É necessário considerar de forma concreta a existência do conflito entre
capital versus trabalho e urge barrarmos essas práticas políticas do governo, com
argumentos frágeis em prol de mais emprego e modernização, que atendam apenas
a mais lucros do capital, desconsiderando um projeto de sociedade e a Saúde do
Trabalhador. O ônus será a saúde e a vida da classe trabalhadora e o risco de não
haver mais condições materiais e objetivas! O que significa sermos dizimados em
pouco tempo.

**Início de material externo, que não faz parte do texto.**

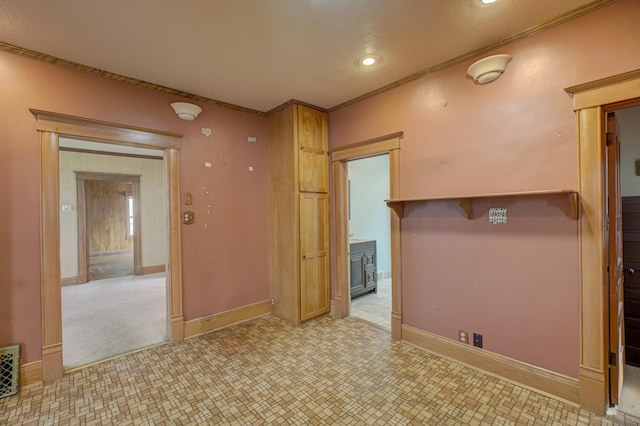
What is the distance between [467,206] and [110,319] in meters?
4.44

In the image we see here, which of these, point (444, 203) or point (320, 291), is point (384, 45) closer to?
point (444, 203)

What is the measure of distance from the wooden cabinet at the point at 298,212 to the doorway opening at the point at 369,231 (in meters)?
0.92

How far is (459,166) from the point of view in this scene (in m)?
2.56

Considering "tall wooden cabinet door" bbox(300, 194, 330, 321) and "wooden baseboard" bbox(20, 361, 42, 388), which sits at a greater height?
"tall wooden cabinet door" bbox(300, 194, 330, 321)

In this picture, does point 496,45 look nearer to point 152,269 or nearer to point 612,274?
point 612,274

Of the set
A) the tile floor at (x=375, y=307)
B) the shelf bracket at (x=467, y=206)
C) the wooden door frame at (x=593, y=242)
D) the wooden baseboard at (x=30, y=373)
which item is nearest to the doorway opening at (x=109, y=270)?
the wooden baseboard at (x=30, y=373)

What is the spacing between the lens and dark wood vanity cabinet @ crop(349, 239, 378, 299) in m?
4.48

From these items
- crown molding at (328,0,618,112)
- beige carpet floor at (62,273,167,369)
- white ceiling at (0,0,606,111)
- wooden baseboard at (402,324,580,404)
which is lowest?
beige carpet floor at (62,273,167,369)

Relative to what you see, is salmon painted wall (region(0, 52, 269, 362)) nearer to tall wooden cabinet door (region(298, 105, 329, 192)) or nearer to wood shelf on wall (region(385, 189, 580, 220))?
tall wooden cabinet door (region(298, 105, 329, 192))

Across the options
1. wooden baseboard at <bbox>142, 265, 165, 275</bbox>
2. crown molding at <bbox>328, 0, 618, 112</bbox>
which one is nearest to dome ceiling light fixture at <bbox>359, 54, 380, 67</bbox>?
crown molding at <bbox>328, 0, 618, 112</bbox>

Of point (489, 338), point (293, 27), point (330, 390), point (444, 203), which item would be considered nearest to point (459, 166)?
point (444, 203)

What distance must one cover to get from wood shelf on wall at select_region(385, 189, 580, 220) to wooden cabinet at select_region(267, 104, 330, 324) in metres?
1.09

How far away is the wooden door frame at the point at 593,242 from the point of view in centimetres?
191

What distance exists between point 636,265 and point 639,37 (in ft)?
6.24
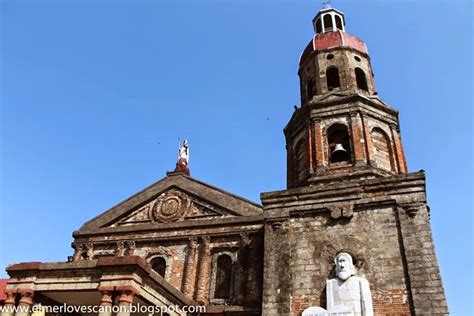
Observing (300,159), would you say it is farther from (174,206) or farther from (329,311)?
(329,311)

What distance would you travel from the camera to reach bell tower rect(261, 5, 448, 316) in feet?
37.7

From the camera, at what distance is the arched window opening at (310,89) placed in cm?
1744

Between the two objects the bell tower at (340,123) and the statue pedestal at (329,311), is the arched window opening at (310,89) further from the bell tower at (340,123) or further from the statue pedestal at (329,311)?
the statue pedestal at (329,311)

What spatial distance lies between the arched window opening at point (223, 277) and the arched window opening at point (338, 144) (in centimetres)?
487

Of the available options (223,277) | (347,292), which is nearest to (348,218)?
(347,292)

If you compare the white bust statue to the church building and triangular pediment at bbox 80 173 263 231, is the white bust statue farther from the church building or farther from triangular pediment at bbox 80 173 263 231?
triangular pediment at bbox 80 173 263 231

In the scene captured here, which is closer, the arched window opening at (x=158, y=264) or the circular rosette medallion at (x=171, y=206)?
the arched window opening at (x=158, y=264)

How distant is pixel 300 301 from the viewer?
12000 millimetres

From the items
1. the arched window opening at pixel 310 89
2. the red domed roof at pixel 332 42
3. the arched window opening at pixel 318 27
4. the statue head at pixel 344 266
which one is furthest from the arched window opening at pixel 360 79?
the statue head at pixel 344 266

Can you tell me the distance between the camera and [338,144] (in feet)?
50.1

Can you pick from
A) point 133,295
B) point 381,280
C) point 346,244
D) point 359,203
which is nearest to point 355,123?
point 359,203

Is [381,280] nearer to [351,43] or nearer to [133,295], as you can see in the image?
[133,295]

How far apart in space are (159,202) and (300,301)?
7.85 metres

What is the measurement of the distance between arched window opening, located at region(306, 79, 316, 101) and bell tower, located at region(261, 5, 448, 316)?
0.37 metres
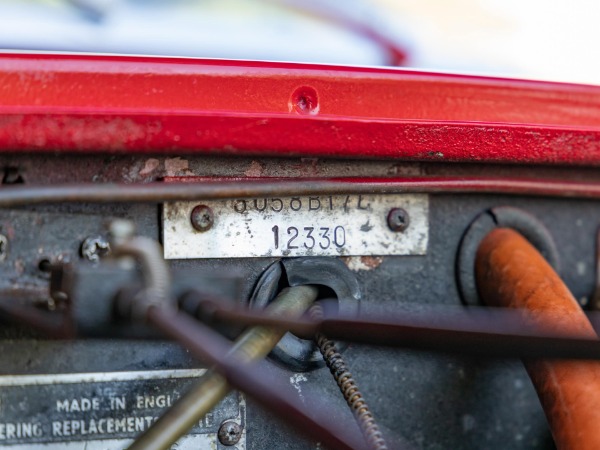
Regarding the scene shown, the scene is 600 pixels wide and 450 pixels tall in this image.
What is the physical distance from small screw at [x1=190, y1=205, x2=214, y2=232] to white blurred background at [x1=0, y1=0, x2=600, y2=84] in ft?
1.76

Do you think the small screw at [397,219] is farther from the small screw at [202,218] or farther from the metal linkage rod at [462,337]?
the metal linkage rod at [462,337]

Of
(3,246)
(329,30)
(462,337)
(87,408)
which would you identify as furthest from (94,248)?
(329,30)

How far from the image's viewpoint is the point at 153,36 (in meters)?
1.97

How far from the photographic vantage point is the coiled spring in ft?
3.29

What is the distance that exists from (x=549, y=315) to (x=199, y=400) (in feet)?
1.92

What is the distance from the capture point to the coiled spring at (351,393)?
1.00 m

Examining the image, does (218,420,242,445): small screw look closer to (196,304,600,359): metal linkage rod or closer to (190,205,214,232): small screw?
(190,205,214,232): small screw

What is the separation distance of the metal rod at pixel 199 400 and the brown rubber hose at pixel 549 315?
1.21ft

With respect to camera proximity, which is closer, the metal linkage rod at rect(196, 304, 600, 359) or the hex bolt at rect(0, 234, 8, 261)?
the metal linkage rod at rect(196, 304, 600, 359)

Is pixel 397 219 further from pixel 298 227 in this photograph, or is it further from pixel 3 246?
pixel 3 246

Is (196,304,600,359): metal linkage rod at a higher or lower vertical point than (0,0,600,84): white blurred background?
lower

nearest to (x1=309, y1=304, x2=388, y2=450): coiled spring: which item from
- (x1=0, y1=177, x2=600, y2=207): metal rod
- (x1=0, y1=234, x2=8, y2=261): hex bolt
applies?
(x1=0, y1=177, x2=600, y2=207): metal rod

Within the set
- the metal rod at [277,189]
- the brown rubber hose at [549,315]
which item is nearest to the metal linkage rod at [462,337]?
the brown rubber hose at [549,315]

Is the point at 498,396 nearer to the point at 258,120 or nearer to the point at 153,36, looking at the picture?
the point at 258,120
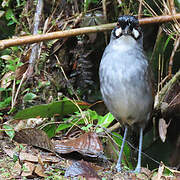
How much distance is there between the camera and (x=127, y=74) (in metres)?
3.31

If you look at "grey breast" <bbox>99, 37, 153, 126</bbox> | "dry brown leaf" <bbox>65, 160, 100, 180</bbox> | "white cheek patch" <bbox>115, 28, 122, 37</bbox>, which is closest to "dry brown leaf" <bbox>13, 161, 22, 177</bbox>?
"dry brown leaf" <bbox>65, 160, 100, 180</bbox>

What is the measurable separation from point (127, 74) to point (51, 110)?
1112 mm

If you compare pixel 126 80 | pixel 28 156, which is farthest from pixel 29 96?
pixel 126 80

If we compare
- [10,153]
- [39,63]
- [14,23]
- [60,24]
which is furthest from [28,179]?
[14,23]

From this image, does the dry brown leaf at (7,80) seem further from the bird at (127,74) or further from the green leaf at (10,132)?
the bird at (127,74)

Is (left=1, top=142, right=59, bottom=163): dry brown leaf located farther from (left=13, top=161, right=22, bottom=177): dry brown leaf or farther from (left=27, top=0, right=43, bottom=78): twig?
(left=27, top=0, right=43, bottom=78): twig

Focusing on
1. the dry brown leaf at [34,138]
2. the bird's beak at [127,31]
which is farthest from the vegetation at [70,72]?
the bird's beak at [127,31]

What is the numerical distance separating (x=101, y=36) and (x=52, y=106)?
1671 millimetres

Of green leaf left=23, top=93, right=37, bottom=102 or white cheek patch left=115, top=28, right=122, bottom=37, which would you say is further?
green leaf left=23, top=93, right=37, bottom=102

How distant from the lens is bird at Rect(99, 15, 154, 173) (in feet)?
10.9

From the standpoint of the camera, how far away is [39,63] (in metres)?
4.48

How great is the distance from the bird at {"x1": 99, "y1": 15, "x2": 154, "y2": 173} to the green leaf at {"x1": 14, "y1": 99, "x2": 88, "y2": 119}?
2.23ft

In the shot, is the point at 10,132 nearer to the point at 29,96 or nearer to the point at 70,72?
the point at 29,96

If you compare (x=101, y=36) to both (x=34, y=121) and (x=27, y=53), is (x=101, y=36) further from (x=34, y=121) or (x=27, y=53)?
(x=34, y=121)
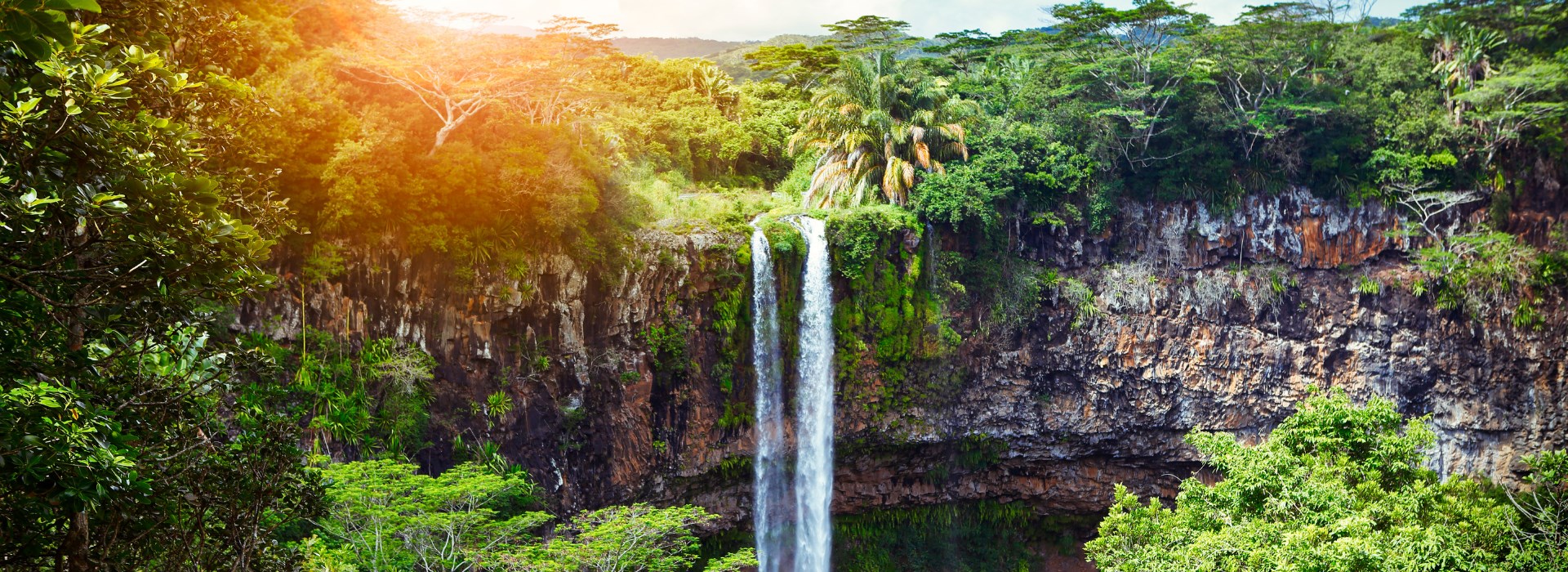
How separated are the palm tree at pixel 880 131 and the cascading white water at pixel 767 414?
11.2 ft

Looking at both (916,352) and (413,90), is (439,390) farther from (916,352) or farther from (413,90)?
(916,352)

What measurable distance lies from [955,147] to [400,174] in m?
11.7

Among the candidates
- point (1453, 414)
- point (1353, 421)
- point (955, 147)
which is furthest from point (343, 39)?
point (1453, 414)

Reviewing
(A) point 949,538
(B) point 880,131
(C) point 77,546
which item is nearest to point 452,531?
(C) point 77,546

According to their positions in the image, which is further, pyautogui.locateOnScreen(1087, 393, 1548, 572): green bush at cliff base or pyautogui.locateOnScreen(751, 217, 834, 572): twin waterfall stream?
pyautogui.locateOnScreen(751, 217, 834, 572): twin waterfall stream

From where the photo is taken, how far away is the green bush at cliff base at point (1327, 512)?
33.6ft

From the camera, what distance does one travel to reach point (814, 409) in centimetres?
1950

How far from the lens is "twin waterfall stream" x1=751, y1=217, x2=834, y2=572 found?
61.2 ft

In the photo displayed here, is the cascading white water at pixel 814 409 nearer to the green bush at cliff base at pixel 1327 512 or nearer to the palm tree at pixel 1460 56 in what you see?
the green bush at cliff base at pixel 1327 512

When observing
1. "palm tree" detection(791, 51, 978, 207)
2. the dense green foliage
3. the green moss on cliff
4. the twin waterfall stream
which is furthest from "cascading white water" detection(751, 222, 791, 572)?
the dense green foliage

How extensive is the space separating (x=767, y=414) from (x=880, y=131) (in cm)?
670

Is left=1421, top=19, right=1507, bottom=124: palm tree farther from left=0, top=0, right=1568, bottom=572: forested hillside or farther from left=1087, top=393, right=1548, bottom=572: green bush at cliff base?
left=1087, top=393, right=1548, bottom=572: green bush at cliff base

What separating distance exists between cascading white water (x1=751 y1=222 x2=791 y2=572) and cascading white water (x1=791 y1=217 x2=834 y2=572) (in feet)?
1.29

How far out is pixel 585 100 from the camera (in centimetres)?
2028
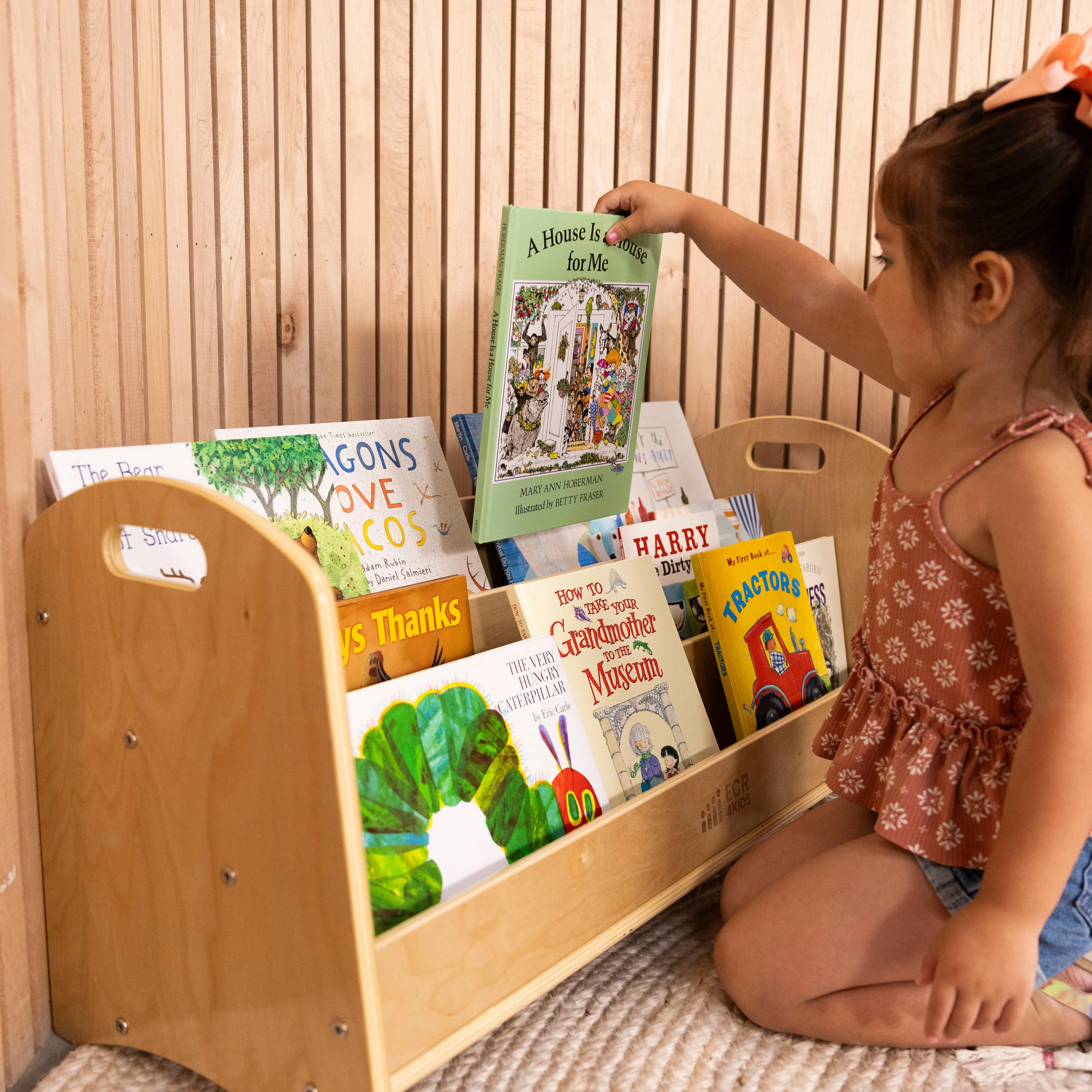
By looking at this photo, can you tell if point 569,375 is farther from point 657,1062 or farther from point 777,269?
point 657,1062

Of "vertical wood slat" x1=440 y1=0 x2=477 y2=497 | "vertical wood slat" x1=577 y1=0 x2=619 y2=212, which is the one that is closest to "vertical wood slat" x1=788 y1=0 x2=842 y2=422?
"vertical wood slat" x1=577 y1=0 x2=619 y2=212

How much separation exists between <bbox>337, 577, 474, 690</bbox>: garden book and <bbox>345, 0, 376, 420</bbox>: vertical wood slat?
43cm

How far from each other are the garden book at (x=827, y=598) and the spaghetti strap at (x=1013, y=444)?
47 centimetres

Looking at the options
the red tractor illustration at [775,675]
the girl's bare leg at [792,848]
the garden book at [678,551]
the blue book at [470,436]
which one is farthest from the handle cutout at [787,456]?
the girl's bare leg at [792,848]

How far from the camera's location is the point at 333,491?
113cm

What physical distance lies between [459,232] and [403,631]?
2.22ft

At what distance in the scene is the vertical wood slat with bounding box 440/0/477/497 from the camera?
1.36 metres

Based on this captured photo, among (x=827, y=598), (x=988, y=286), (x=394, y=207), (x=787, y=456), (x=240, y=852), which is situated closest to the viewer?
(x=240, y=852)

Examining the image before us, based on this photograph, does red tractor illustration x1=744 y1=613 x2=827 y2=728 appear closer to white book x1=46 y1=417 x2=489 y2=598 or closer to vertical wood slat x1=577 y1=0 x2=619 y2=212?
white book x1=46 y1=417 x2=489 y2=598

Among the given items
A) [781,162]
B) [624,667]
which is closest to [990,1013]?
[624,667]

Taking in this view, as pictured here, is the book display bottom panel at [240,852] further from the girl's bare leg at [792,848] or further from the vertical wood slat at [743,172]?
the vertical wood slat at [743,172]

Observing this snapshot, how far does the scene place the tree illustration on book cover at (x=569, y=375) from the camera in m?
1.16


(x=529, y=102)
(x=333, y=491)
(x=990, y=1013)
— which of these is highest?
(x=529, y=102)

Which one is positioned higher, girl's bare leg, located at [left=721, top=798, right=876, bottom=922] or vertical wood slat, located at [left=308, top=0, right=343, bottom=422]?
vertical wood slat, located at [left=308, top=0, right=343, bottom=422]
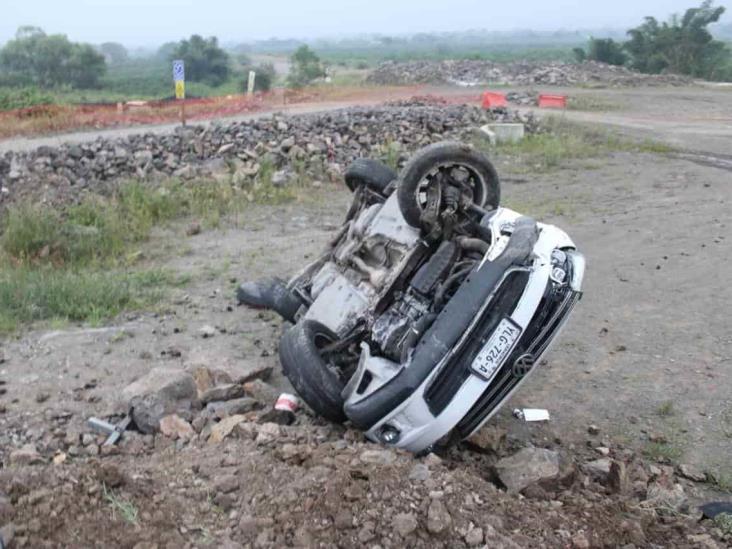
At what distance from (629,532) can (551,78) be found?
32.2 meters

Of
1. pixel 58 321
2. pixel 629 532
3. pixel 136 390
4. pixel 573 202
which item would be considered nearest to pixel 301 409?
pixel 136 390

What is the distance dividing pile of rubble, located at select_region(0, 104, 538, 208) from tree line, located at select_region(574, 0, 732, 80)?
27466 millimetres

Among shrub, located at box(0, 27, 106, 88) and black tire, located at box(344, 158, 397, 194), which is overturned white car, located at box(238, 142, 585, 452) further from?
shrub, located at box(0, 27, 106, 88)

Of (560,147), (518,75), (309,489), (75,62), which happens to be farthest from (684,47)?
(309,489)

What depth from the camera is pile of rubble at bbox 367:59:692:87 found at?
3353 cm

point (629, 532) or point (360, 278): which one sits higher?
point (360, 278)

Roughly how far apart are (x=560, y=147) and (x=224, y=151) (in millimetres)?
5883

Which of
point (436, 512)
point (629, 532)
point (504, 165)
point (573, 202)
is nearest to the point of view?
point (436, 512)

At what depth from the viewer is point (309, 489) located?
Result: 3.62m

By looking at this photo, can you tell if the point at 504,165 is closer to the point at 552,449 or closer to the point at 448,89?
the point at 552,449

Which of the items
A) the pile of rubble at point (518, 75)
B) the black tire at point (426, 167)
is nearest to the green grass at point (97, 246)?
the black tire at point (426, 167)

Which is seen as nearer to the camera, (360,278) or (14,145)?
(360,278)

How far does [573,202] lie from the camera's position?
11258 millimetres

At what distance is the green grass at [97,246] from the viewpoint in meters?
6.95
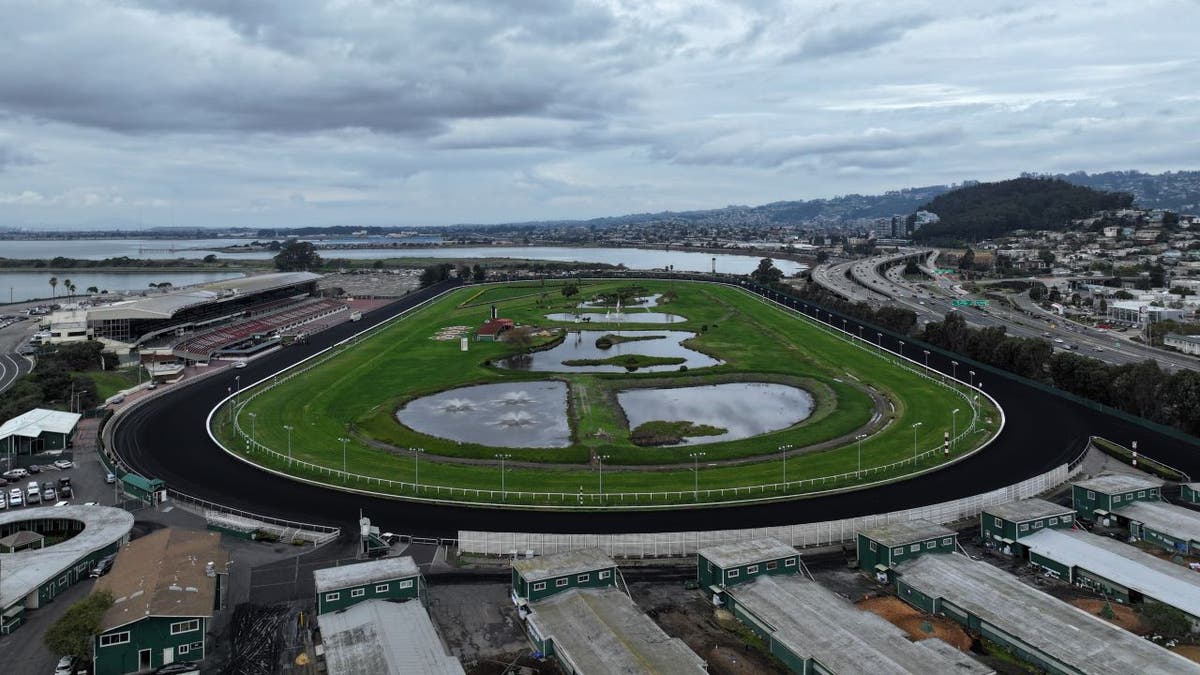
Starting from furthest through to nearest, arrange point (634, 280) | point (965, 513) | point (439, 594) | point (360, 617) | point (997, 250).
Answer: point (997, 250), point (634, 280), point (965, 513), point (439, 594), point (360, 617)

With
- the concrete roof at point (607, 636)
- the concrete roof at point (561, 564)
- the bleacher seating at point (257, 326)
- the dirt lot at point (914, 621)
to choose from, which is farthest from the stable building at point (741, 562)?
the bleacher seating at point (257, 326)

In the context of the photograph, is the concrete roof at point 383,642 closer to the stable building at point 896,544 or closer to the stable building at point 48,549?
the stable building at point 48,549

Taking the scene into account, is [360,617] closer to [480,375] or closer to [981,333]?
[480,375]

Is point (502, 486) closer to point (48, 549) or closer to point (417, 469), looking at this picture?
point (417, 469)

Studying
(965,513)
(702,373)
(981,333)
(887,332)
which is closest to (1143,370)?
(981,333)

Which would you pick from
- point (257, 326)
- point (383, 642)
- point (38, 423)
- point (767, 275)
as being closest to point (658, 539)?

Exigimos que o debate da pretensa mudança das NRs aconteça com
maior transparência, cautela e tempo, com consulta pública, de modo a garantir os
reais interesses da classe trabalhadora, por um ambiente de trabalho seguro que
não nos adoeça e mate!
ASSINAM ESTE MANIFESTO
DIESAT – Departamento Intersindical de Estudos e Pesquisas de Saúde e
dos Ambientes de Trabalho
FENATEMA – Federação Nacional dos Trabalhadores em Água, Energia e
Meio Ambiente
FEQUIMFAR/SP – Federação dos Trabalhadores nas Indústrias Químicas e
Farmacêuticas do Estado de São Paulo
FETQUIM-CUT SP - Federação dos Trabalhadores do Ramo Químicos da
CUT do Estado de São Paulo
SEEL/SP - Sindicato dos Empregados em Editoras de Livros
Sindicato dos Eletricitários de SP
Sindicato dos Marceneiros de SP
Sindicato dos Padeiros de SP
Sindicato dos Radialistas de SP
SINTAEMA/SP – Sindicato dos Trabalhadores em Água, Esgoto e Meio
Ambiente do Estado de São Paulo
STI Metalúrgicos de Guarulhos
STI Metalúrgicos de Osasco e Região
STI Químicos de SP
STI Químicos do ABC
ABRASTT – Associação Brasileira de Saúde do Trabalhador e da
Trabalhadora
ANPT – Associação Nacional dos Procuradores do Trabalho
CESTEH – Centro de Estudos da Saúde do Trabalhador e Ecologia
Humana / FIOCRUZ
CNTI – Confederação Nacional dos Trabalhadores na Indústria
CNTM - Confederação Nacional dos Trabalhadores Metalúrgicos
CTB – Central dos Trabalhadores e Trabalhadoras do Brasil
Força Sindical
ITD – Instituto Trabalho Digno
OSBCR – Observatório Sindical Brasileiro Clodesmidt Riani
Pública Central do Servidor
SINDÁGUA-RJ Sindicato dos Trabalhadores nas Indústrias de Purificação
e Distribuição de Água e em Serviços de Esgotos de Niterói
Sindicato dos Estivadores de Santos; São Vicente; Guarujá e Cubatão.